How are III strangle max profit and max loss calculated?
Upside max profit is unbounded; downside max profit is bounded at the put strike minus the combined debit (reached at zero). Max loss equals the combined debit times 100 (reached anywhere between the two OTM strikes). Two breakevens at call-strike plus debit and put-strike minus debit. For the III strangle priced from the end-of-day chain at a 30-day expiry (ATM IV 90.40%), the computed maximum profit is unbounded per contract and the computed maximum loss is unbounded per contract. Live intraday quotes will differ as the chain moves through the trading session.
What is the breakeven for a III strangle?
The breakeven for the III strangle priced on this page is no defined breakeven on the modeled curve at expiration, derived from end-of-day chain premiums. Breakeven is the underlying price at which the strategy's P&L crosses zero ignoring transaction costs and assignment risk. The current III market-implied 1-standard-deviation expected move is approximately 25.92%; if the move sits well outside the breakeven distance, the structure's risk-reward becomes correspondingly tighter.
When should you consider a strangle on III?

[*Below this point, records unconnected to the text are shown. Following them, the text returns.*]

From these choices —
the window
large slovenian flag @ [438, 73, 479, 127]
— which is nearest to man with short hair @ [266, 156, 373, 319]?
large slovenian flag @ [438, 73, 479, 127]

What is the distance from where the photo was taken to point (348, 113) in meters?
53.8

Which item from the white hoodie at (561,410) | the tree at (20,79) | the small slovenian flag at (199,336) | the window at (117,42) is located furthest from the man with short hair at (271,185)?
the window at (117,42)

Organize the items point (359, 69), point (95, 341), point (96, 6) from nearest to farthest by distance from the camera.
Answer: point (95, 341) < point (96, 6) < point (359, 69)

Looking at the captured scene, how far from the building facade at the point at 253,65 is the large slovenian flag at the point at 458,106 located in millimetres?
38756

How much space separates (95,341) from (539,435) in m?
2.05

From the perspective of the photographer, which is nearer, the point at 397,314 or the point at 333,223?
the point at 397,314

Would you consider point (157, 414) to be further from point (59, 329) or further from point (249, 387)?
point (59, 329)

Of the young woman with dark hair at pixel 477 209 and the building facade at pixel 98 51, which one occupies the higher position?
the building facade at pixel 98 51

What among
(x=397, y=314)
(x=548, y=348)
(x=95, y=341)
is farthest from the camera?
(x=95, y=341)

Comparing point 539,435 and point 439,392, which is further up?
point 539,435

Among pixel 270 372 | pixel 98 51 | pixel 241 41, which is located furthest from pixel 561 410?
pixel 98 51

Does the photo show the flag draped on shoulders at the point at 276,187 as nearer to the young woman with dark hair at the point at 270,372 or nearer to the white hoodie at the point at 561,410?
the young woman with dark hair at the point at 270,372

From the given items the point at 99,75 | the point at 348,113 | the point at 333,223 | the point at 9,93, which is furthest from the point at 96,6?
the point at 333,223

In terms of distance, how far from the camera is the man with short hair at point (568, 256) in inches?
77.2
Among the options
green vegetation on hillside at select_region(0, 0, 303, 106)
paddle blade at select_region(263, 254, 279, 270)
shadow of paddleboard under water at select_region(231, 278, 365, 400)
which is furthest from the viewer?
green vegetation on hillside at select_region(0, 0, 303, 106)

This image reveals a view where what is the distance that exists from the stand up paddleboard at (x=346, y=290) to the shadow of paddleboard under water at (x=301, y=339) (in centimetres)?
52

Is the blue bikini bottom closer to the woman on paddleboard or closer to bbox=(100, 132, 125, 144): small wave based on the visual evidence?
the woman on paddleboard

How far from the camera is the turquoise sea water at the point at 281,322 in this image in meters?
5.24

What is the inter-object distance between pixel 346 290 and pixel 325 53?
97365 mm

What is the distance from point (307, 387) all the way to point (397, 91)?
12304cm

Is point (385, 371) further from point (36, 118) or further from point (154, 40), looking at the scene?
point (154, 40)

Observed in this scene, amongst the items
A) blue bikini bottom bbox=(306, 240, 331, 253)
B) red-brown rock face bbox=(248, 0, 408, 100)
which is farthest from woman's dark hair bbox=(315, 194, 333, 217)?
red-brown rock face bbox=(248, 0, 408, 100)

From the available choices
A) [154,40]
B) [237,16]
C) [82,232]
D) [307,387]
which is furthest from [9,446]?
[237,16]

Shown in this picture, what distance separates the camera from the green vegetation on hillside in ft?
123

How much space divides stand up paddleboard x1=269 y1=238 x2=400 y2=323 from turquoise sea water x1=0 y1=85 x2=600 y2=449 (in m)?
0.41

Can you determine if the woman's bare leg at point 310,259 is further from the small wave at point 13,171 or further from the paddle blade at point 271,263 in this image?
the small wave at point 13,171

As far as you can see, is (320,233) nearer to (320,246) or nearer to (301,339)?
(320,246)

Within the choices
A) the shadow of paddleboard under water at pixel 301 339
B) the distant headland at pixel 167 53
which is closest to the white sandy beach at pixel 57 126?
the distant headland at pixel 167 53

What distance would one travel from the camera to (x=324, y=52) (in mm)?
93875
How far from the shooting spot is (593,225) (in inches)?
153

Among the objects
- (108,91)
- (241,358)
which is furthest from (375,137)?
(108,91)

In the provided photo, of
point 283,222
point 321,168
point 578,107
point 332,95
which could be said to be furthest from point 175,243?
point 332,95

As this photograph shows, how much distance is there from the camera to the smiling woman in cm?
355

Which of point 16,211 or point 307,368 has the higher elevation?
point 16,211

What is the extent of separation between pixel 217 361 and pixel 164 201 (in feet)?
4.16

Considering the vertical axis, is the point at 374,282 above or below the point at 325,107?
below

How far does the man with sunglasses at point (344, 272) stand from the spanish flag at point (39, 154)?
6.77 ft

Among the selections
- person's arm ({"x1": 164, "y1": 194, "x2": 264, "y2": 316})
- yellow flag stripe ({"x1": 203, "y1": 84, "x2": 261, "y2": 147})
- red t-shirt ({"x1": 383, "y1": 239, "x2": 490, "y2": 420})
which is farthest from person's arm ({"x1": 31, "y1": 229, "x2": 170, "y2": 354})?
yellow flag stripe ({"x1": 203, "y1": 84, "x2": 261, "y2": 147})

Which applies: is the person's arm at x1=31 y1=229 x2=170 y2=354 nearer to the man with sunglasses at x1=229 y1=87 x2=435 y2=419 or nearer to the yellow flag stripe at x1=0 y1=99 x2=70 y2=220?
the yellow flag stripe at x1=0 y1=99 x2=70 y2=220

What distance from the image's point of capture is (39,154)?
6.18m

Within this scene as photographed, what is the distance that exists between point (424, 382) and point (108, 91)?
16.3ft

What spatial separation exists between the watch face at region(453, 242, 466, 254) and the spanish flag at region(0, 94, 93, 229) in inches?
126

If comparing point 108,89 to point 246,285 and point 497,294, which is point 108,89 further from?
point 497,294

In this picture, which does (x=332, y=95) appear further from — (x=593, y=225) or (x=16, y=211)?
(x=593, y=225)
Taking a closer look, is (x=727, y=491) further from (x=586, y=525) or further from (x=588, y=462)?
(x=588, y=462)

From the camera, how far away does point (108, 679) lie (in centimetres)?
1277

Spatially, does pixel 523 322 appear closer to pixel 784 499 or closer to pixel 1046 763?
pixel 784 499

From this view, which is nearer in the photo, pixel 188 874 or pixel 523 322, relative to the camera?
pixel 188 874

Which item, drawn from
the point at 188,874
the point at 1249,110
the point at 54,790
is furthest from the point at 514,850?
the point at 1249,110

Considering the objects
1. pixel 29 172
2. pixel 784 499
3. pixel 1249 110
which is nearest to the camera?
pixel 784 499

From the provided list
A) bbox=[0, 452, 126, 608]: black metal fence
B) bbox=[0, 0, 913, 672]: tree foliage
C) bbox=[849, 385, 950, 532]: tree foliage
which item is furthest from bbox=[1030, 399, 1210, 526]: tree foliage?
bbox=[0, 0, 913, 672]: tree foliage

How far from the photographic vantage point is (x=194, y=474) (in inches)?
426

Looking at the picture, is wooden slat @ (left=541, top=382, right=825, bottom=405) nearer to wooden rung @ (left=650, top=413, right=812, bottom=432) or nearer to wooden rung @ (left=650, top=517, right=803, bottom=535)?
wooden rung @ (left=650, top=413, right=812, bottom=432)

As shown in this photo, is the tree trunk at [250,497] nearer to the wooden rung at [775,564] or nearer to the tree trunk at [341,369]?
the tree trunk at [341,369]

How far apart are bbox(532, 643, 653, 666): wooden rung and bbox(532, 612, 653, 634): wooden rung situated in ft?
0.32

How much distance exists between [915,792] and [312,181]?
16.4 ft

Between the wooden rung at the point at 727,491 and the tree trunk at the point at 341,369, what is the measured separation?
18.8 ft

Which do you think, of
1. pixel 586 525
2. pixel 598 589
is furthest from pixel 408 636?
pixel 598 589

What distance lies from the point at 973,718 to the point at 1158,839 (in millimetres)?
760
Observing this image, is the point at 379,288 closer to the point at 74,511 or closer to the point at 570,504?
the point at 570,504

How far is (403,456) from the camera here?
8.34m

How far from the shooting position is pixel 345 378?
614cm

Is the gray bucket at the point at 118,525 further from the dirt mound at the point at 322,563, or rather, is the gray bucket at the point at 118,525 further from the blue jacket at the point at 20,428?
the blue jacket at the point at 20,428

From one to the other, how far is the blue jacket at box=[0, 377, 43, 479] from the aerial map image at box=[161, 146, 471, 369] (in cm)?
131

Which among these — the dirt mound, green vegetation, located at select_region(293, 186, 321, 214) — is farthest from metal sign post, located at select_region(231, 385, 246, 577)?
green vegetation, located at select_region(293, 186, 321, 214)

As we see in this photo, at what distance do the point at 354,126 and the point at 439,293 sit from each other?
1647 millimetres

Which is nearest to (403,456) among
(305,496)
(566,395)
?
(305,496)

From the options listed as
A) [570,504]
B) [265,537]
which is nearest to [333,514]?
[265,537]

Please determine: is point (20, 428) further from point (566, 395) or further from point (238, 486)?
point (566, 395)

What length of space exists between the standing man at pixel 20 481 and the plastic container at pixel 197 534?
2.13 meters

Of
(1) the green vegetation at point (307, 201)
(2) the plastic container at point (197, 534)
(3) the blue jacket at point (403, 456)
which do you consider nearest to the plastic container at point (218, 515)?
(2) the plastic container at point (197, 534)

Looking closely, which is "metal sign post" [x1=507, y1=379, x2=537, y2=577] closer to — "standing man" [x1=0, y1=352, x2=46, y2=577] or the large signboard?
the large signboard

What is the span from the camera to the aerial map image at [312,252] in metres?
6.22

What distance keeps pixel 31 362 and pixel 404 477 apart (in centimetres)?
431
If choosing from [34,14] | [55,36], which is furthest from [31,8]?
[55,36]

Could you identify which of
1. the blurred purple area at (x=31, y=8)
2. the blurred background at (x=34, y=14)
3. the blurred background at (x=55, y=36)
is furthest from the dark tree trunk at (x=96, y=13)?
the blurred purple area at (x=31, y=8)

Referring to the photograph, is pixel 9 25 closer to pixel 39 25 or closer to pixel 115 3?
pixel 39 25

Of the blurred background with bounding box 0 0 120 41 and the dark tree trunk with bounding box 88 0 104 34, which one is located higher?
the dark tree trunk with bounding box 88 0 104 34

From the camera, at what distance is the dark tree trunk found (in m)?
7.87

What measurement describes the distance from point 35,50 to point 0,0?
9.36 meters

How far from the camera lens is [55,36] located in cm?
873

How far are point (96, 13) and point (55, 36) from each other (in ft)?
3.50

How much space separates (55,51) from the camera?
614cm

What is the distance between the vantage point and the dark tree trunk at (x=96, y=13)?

Strangles on III are the cheaper cousin of the straddle - traders use them when they want a large directional move but are willing to give up the inner-strike sensitivity in exchange for a lower up-front debit on the III chain.
How does current III implied volatility affect this strangle?
III ATM IV is at 90.40% with IV rank near 27.61%, which is on the low end of its 1-year range. Premium-buying structures (long call, long put, debit spreads) are relatively cheap in this regime; premium-selling structures collect less credit per unit risk.